### WHAT YOU NEED TO DO
Answer these questions from the text on Rosalind Hicks:
1. On what date did Rosalind Hicks die?
2. Where was she born?
3. In what year did Archie Christie marry Agatha Christie?

Agatha Christie's daughter (1919–2004)

Rosalind Margaret Clarissa Hicks (formerly Prichard, née Christie; 5 August 1919 – 28 October 2004) was the only child of author Agatha Christie.

== Biography ==
Rosalind Margaret Clarissa Christie was born on 5 August, 1919 in her grandmother's home, Ashfield, Torquay. Her father, Archie Christie, was a military officer previously in the Royal Flying Corps. In 1914, he married aspiring writer Agatha Christie, daughter of Frederick Alvah Miller and Clarissa Miller. At the time of Rosalind's birth, the manuscript of The Mysterious Affair at Styles, Christie's first novel, had been sent out to John Lane and was published a year later.

### DATA EXTRACTS

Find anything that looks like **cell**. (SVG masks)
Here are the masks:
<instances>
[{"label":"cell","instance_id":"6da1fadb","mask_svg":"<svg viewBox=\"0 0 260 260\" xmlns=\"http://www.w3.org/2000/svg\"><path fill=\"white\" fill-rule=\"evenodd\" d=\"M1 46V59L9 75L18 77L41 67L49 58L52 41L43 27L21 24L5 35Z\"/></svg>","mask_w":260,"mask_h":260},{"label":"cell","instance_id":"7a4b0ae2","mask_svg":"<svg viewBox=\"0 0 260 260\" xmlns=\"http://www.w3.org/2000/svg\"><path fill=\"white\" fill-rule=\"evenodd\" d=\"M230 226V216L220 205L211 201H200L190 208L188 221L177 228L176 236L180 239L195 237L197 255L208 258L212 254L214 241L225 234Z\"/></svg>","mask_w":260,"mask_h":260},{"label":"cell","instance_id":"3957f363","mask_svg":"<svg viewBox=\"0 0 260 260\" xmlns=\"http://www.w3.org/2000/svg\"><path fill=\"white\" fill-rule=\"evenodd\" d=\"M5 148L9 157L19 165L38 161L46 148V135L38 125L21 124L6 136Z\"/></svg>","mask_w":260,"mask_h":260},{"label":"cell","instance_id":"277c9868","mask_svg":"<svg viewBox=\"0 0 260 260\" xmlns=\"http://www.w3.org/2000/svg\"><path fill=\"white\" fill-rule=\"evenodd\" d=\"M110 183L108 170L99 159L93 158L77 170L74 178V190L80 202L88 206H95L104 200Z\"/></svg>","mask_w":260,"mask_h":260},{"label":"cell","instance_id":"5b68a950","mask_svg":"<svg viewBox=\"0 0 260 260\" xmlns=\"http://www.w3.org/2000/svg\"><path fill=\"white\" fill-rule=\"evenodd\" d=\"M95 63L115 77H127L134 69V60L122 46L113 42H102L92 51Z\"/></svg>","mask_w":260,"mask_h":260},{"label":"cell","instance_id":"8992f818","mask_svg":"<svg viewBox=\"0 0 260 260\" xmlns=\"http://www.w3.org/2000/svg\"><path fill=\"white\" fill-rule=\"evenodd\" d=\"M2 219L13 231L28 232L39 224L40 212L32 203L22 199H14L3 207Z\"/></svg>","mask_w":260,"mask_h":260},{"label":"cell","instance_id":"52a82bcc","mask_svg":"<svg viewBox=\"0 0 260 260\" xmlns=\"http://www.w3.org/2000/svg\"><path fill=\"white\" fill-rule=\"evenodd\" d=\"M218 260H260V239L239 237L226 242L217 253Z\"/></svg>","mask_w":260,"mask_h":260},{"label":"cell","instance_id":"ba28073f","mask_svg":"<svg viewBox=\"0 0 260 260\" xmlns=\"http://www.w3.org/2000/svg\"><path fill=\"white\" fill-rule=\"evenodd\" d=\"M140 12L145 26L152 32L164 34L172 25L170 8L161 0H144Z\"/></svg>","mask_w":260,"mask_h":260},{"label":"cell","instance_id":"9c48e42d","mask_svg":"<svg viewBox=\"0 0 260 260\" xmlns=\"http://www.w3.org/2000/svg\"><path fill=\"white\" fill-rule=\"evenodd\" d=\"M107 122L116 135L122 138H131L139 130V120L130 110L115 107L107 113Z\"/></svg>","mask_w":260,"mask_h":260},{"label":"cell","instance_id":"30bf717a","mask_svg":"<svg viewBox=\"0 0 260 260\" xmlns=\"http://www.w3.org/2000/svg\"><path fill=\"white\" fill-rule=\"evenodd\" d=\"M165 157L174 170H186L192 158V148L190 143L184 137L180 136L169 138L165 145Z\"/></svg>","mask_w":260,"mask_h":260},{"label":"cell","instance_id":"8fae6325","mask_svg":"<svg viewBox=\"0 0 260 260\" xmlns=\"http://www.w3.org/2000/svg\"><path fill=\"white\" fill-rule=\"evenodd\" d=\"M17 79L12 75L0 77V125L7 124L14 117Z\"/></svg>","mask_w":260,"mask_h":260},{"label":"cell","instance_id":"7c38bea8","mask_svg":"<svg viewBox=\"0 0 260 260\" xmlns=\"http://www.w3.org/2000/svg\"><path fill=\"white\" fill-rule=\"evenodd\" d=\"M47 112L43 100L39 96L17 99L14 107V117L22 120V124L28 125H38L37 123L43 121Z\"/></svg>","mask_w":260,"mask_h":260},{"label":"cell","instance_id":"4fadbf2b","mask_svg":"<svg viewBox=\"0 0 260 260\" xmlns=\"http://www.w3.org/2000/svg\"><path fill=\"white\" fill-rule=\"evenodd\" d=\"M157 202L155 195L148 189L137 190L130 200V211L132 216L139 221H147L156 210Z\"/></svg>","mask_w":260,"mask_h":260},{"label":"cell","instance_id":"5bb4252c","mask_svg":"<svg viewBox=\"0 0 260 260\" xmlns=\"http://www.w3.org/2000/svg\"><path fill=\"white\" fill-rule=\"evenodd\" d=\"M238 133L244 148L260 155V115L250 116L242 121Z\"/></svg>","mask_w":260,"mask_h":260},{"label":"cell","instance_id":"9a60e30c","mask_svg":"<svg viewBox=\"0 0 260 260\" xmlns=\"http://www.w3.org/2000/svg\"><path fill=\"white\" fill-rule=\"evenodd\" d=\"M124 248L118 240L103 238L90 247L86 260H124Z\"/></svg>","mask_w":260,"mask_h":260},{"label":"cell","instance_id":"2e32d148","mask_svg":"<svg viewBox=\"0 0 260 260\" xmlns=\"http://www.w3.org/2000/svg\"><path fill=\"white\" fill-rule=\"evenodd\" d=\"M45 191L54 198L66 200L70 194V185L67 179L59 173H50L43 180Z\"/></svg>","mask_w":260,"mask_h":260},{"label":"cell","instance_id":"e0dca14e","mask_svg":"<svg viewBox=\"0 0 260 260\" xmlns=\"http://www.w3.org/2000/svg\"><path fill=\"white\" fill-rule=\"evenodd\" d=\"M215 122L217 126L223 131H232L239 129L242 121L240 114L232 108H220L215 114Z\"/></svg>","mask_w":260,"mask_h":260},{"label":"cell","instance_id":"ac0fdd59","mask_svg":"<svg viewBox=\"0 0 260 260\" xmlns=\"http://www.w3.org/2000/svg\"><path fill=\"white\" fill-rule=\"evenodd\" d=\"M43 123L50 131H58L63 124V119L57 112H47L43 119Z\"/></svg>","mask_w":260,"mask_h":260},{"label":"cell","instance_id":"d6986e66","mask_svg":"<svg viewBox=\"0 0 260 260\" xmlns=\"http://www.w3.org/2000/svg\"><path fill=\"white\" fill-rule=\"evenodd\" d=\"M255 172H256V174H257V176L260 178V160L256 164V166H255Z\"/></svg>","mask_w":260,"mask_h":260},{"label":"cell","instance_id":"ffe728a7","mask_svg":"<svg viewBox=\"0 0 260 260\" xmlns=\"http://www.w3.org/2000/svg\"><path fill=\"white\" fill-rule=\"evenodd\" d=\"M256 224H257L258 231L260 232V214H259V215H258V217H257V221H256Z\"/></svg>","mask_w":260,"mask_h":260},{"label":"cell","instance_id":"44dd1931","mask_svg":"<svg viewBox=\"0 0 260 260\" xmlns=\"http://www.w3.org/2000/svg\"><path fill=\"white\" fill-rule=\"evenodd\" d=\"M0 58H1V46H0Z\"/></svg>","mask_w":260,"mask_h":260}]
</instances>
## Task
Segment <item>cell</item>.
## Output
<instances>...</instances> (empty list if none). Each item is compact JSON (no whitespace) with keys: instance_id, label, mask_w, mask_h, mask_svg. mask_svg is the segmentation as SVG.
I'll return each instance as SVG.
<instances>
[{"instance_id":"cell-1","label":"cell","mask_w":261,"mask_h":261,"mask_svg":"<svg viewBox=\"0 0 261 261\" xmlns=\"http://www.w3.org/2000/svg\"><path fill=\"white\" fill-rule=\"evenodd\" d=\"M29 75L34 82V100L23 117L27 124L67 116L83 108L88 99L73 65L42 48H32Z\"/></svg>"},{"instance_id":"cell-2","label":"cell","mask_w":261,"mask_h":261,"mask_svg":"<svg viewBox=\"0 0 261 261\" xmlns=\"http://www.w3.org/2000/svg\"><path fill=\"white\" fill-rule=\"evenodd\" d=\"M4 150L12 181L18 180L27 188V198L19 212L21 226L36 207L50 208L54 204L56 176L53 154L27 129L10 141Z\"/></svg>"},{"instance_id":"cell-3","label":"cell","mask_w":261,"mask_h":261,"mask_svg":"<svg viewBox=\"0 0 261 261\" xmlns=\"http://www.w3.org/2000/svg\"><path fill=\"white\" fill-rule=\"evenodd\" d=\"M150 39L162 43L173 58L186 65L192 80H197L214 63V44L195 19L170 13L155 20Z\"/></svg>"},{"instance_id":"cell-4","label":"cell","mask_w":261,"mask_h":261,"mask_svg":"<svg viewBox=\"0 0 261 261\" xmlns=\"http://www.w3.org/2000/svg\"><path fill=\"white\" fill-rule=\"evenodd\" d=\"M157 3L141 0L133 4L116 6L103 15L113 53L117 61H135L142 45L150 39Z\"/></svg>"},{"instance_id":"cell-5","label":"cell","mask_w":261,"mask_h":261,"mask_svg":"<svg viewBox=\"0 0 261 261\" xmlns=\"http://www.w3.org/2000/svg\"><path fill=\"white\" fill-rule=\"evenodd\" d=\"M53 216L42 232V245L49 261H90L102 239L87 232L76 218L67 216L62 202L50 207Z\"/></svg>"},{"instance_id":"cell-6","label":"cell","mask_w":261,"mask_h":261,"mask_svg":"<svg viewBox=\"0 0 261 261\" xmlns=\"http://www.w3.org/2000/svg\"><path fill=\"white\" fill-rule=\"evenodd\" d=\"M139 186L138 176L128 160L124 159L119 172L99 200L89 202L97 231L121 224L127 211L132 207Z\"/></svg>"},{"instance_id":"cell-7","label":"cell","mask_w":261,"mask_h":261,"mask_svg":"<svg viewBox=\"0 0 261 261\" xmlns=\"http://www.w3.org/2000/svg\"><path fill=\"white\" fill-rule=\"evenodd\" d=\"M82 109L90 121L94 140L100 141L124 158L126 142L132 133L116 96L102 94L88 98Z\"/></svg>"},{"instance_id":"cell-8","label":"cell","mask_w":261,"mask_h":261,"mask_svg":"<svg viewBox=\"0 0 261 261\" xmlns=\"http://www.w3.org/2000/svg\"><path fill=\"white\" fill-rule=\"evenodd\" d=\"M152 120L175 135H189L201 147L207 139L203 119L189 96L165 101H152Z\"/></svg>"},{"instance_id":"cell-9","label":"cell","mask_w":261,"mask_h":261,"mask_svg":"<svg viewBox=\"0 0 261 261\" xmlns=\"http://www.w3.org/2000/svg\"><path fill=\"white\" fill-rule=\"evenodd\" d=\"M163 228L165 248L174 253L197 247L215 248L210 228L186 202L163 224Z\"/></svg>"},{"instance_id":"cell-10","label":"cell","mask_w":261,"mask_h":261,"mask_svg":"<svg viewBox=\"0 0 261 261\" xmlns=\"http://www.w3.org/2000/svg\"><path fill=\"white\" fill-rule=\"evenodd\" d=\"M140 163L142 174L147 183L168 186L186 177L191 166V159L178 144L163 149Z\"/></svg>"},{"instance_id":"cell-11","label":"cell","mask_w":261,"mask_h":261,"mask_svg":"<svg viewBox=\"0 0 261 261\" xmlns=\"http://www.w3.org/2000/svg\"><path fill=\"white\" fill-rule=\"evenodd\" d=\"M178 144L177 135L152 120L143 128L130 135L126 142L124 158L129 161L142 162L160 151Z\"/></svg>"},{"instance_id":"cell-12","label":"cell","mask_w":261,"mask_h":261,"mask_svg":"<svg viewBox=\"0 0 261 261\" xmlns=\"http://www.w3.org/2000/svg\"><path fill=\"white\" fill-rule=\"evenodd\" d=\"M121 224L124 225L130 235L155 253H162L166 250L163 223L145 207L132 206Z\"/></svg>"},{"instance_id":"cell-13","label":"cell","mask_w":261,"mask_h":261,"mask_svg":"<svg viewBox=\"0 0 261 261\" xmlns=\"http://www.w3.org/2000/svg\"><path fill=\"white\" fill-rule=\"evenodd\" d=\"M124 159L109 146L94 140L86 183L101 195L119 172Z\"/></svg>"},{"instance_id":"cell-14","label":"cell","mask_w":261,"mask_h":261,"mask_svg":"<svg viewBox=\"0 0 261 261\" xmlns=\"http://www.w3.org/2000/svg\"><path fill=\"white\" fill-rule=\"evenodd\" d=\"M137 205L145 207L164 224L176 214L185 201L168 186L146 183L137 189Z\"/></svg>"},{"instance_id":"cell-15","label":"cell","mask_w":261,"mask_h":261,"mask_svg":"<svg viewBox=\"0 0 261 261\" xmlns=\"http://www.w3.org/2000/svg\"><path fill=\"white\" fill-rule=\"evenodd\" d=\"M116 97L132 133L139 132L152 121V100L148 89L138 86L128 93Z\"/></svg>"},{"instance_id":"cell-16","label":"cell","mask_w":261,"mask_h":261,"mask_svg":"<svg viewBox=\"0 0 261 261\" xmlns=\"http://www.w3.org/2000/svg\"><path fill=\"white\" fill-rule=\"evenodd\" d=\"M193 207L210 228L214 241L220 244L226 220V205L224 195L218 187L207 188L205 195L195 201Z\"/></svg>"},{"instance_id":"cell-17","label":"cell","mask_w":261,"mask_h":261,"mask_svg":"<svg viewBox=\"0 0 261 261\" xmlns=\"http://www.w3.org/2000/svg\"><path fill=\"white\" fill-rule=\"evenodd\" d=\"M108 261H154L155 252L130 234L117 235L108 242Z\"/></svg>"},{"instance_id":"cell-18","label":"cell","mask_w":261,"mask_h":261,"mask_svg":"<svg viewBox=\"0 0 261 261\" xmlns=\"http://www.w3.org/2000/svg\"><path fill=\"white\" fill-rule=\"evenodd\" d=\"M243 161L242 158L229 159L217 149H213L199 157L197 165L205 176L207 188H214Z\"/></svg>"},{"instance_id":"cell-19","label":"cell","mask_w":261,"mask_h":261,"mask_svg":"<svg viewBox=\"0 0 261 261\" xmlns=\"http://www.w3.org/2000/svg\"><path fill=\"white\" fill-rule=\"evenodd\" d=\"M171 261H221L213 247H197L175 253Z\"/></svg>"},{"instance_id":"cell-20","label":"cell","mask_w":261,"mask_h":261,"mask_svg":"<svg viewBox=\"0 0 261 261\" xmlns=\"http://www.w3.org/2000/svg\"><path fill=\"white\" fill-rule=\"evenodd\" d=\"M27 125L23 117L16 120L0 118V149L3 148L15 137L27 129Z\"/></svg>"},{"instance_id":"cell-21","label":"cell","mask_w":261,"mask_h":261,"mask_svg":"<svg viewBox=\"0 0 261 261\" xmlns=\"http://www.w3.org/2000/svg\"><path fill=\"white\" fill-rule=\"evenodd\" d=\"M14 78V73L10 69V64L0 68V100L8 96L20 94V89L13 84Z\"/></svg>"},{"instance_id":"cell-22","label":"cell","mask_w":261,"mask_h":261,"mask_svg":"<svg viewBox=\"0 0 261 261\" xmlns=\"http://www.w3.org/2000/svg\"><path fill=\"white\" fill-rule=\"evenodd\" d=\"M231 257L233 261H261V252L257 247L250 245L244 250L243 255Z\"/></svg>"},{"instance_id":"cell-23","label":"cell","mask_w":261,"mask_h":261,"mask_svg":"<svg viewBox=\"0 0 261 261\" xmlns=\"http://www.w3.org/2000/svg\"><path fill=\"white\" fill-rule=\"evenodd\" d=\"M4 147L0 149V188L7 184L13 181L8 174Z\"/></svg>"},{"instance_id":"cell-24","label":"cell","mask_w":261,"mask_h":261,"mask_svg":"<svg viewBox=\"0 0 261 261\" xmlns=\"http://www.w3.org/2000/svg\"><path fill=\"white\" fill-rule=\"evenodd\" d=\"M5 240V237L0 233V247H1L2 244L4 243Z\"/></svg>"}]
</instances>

### TASK ANSWER
1. 28 October 2004
2. Her grandmother's home, Ashfield, Torquay
3. 1914